I was reading a recent article by Jody Harris Smith, after the title itself caught my attention. "Observations About Recovery From CFS" Recovery? Hmmmm.....The words below gave me pause and had me nodding my head in agreement.
"Like a person whose home has been destroyed by a natural disaster, we stand (or lay in a stupor) and survey the wreckage, and wonder where to begin."
For people with CFS/ME and Lyme, these natural disasters are often an ongoing occurrence. How do we begin to restore our lives~ and can we? The process of recovery is not a straight path, and even the definition of recovery is different for everyone. Jody shares how people with CFS/ME are often afraid to even speak of a plan for recovery as the journey is such a rocky one and our hopes are dashed so often. Bruce Campbell, who is the founder of the CFS/FM Self Help Programs, feels he has recovered, but still needs to pace himself and stay within his energy envelopes. Even though he can go on long hikes for miles and miles, he must rest and stay on top of how he is feeling.

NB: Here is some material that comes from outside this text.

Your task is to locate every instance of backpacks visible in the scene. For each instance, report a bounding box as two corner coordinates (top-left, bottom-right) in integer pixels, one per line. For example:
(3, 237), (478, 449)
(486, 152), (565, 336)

Is there a chance of recovery for people with CFS/ME? I think asking that question, you could get as many responses as there are people! I do know that there are things we can do to manage and adapt to living with ME/CFS. Living our best life within our limitations and for those who can, moving those limits out with support from such things as medications, supplements, pacing, and learning to stay within our energy envelopes.
Recently members of my email support group with Bruce Campbell's program shared the recent videos by Dr. Nancy Klimas on how to exercise without having post exercise malaise. Being de-conditioned to the extent that I am has made things worse for me I believe. I have been afraid to exercise. After watching these videos and reading all the info from my support group, Joel and I plan to follow this program and see what comes from it. We are cautiously hopeful.... You can watch the videos at ME-CFS Community . There is some valuable information found in the 5 short videos, and the man who runs this support site has made them available to everyone, whiles sharing his own journey with severe ME/CFS.
Hope you find them helpful too. They are worth watching!